In jedem Fall sollte man sich überlegen, inwiefern es sinnvoll ist, inmitten von gegenseitiger medialer Lobhudelei Menschen auszuzeichnen, die zwischenmenschlich echte Leistungen erbringen. Wie die Krankenschwester Waltraud Hubert, die mit dementen Kindern arbeitet und von Florian Silbereisen den Bambi als "Stille Heldin" bekommt. Vor allem, wenn auf ihre wirklich emotionale Rede ein liebloser Auftritt von Rita Ora folgt. Anschließend gibt es noch einen Bambi für Joachim Gauck ("Millennium"), Monika Gruber ("Comedy", weil sie "wenn es drauf ankommt, auch wie ein Mann sein kann"), Kai Pflaume ("Publikums-Bambi"), Tom Jones ("Legende") und Wladimir Klitschko ("Sport"). Und auch wenn es mich enttäuscht, dass in der Videozusammenfassung von Klitschkos bisheriger Karriere zu keinem Zeitpunkt erwähnt wird, dass er mal Werbung für Milchschnitte gemacht hat, bin ich zufrieden. Denn die Veranstaltung ist vorbei. Endlich.

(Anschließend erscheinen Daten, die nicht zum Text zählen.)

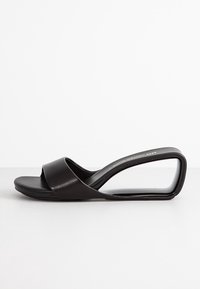 Infradito neri con due ampie fasce, suola piatta e un design unico del tacco curvo. Realizzate in pelle liscia con una finitura opaca.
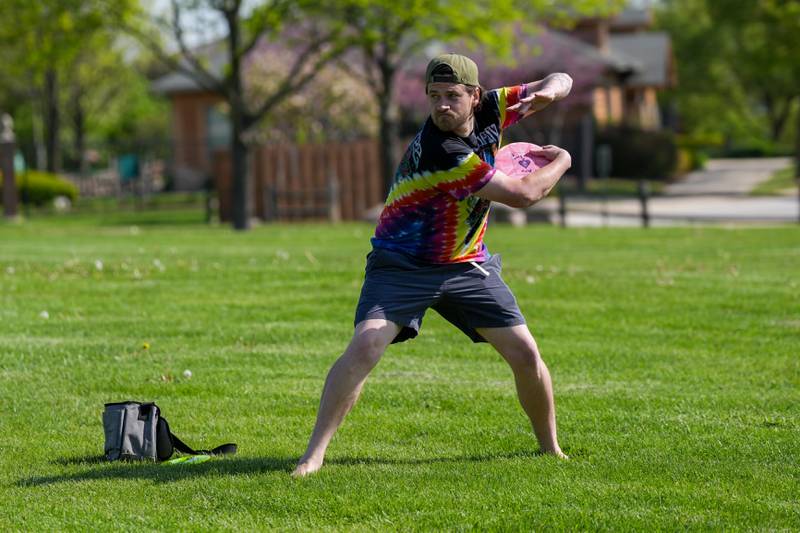 A player throws a disc  to advance his position during the Glen Ellyn Park District Ace Race disc golf event at Maryknoll Park in Glen Ellyn, IL on Saturday May 10th, 2025.  The Ace Race is just one of many events the Glen Ellyn Park District holds throughout the year.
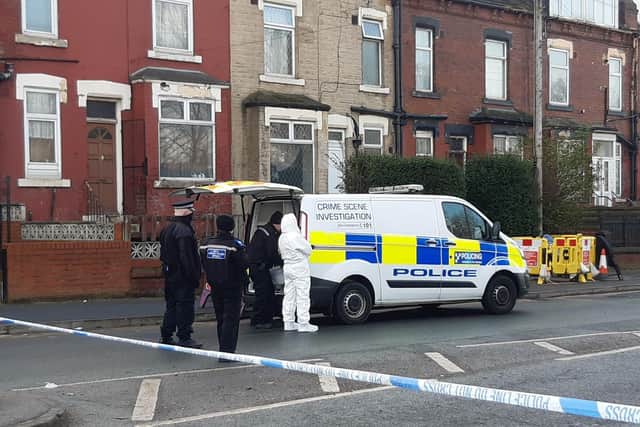 Forensic teams arrive at the scene in Compton Road, Harehills.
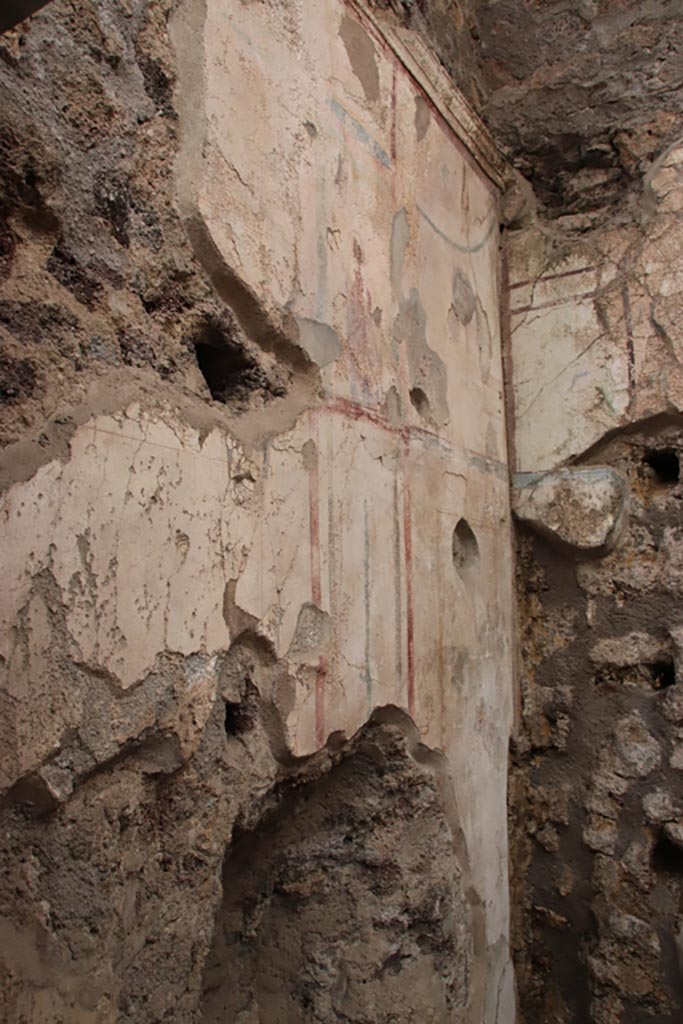 I.6.15 Pompeii. October 2023. 
Room 8, south wall and upper south-west corner. Photo courtesy of Klaus Heese.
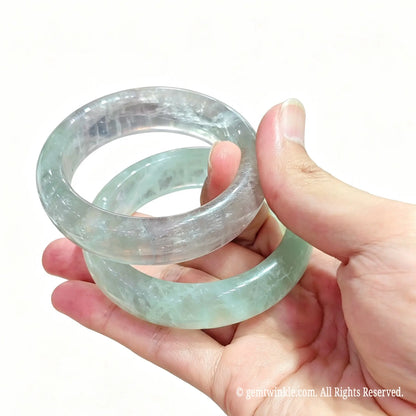 Assorted mint green fluorite natural stone bangles displayed together showing size and quality grade variations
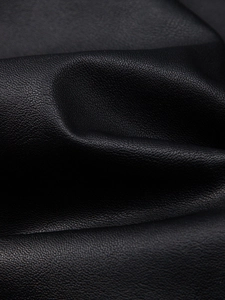 Detailed macro view showing the textured black PU leather grain and soft material of the jacket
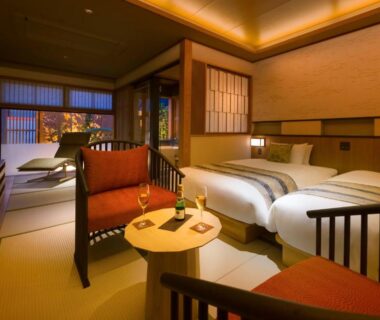 Warm tatami room with twin beds and shoji screens at Onomichi Hansei in Hiroshima, Chūgoku, Japan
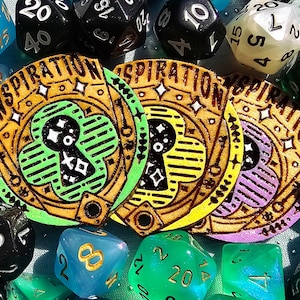 May include: Three wooden tokens with the word "Inspiration" written around the edge. Each token has a different colored background: green, yellow, and purple. The tokens are surrounded by a variety of dice in different colors and shapes.
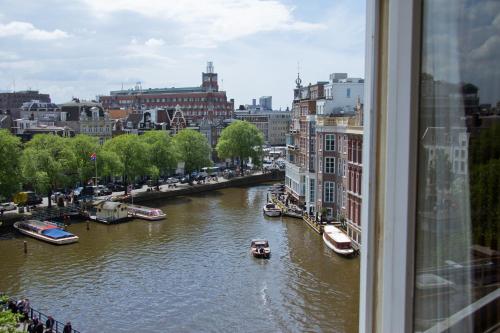 a view from a window of a river with boats at Hotel Nes Amsterdam in Amsterdam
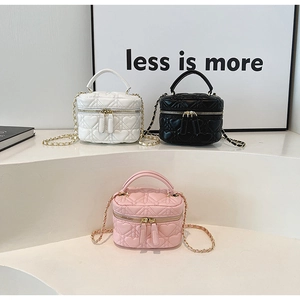 Three mini heart quilted box bags in white, black and pink with gold chain straps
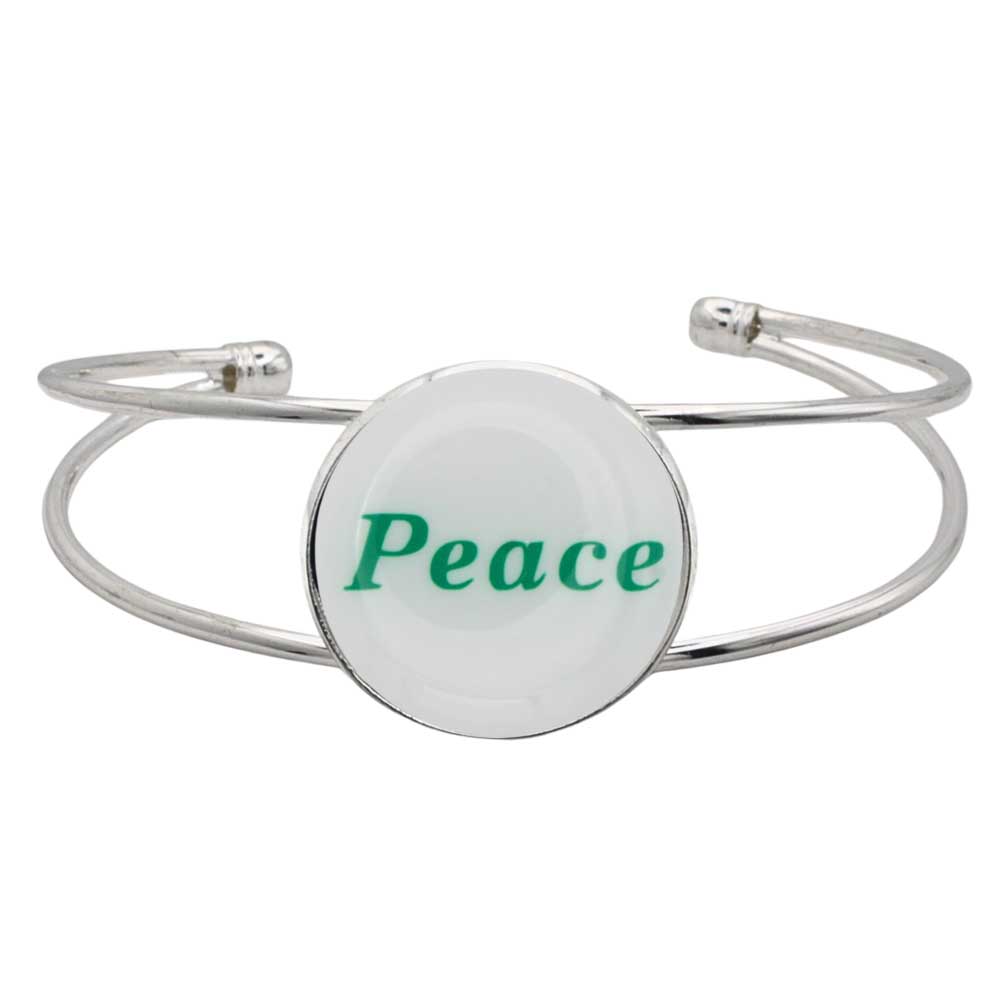 A silver-toned metal cuff bracelet featuring a round white disc with the word “Peace” printed in green script, shown on a plain white background – Lilylin Designs
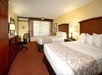 Hotel room with two double beds, a desk with a chair, and a TV on a cabinet. A window with patterned curtains overlooks greenery. Warm lighting and neutral-toned decor are present.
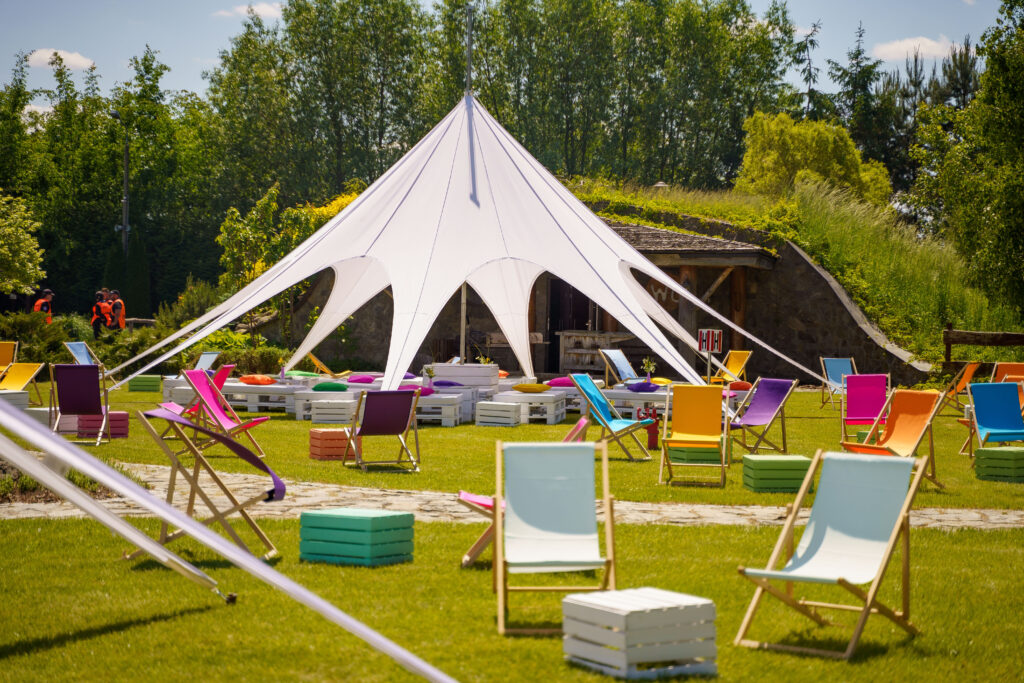 Na zdjęciu widać kolorowe leżaki oraz białą, rozstawioną płachtę namiotową w zielonym plenerze, co tworzy przyjazną atmosferę imprezy plenerowej.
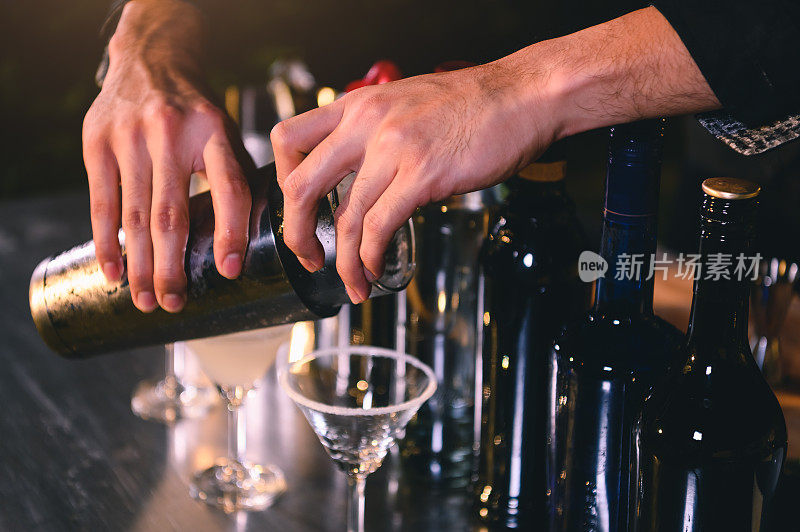 专业调酒师准备新鲜的酸橙柠檬水鸡尾酒在喝的葡萄酒杯与冰在晚上酒吧俱乐部柜台。职业与人们的生活方式观念。户外背景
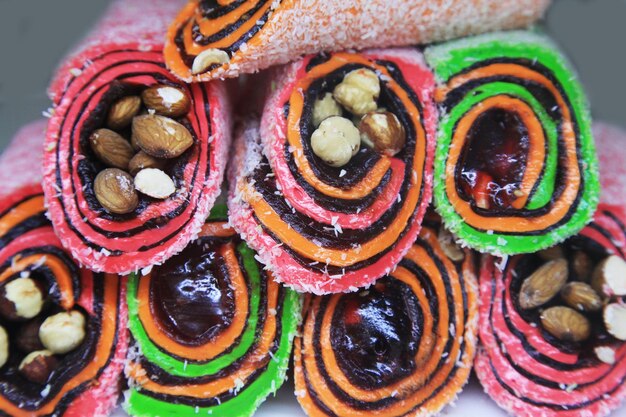 Different colorful tasty Turkish sweet as background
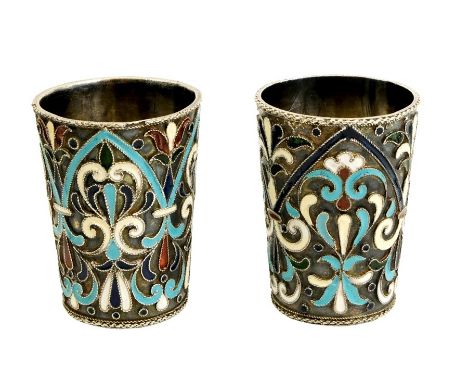 A pair of Imperial Russian silver and cloisonné enamelled beakers, Moscow circa 1910, each with foliate scroll decoration in 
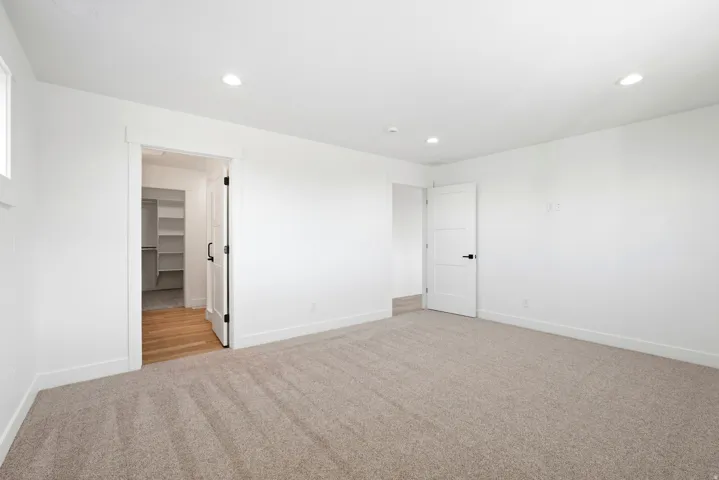Carpeted room with recessed lighting, an interior window, and a white paneled door with black hardware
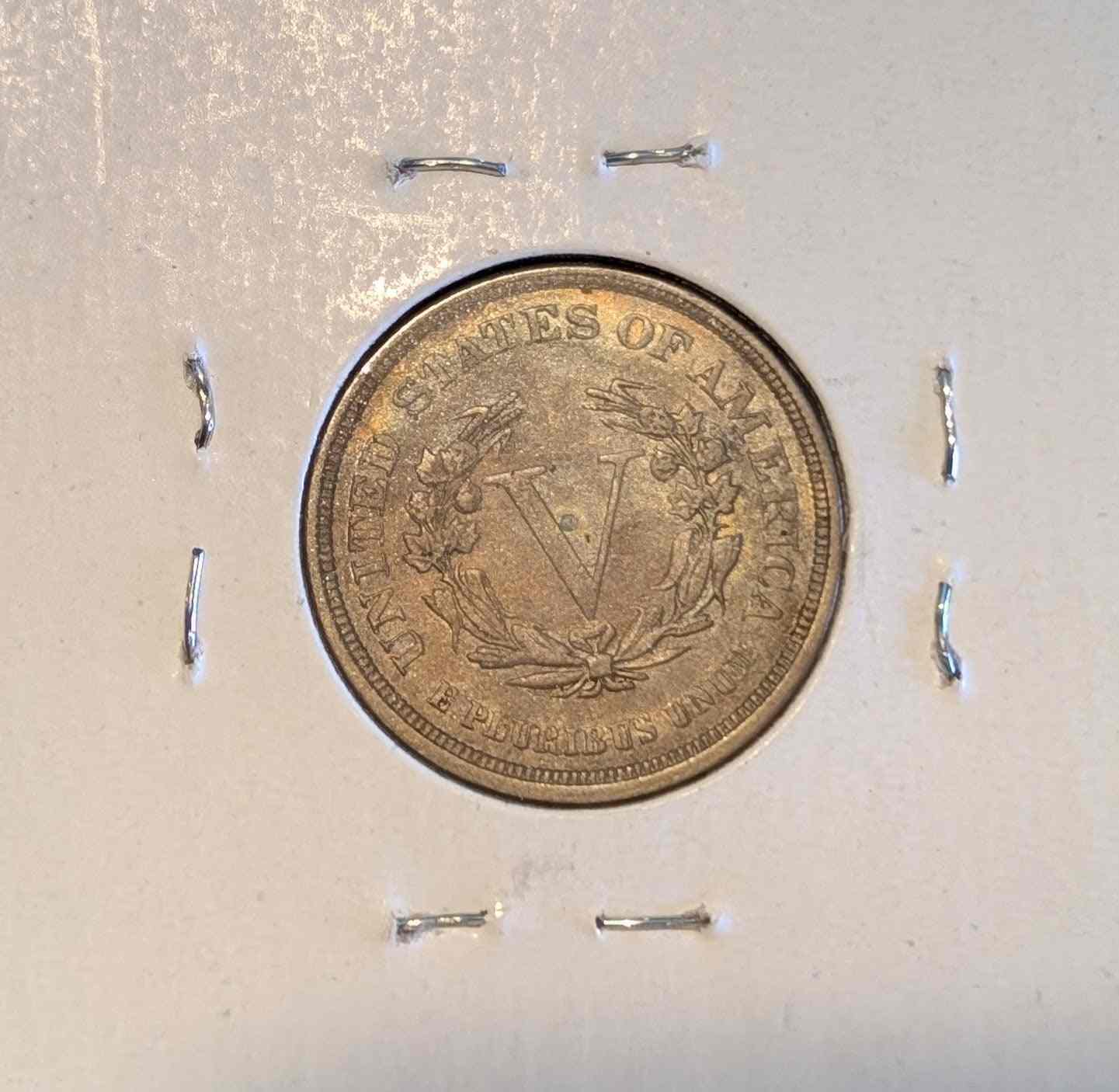 1883 Liberty Head Nickel without cents in protective holder.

Was bleibt vom Bambi? Die Erkenntnis, dass es da draußen viele tolle Menschen gibt, die Unglaubliches leisten und von denen wir nur dann etwas wissen, wenn sie von Schlagerstars auf die Bühne gezerrt werden. Und die Gewissheit: Allem voran ist der Bambi eine Veranstaltung, die hochrangigen Vertretern der deutschen Medienbranche das gute Gefühl geben soll, dass man irgendwie wichtig ist. Vielleicht bin ich nicht die Zielgruppe. Vielleicht erwarte ich von einer Branche, die so wahnsinnige Angst davor zu haben scheint, irgendwo mal Kante zu zeigen, einfach zu viel. Aber: Die Live-Übertragung einer dreistündigen Masturbationssession deutscher Medienvertreter braucht wirklich kein Schwein. An ein Selfie mit gequält lächelnden Hollywood-Stars kommt man bestimmt auch anders.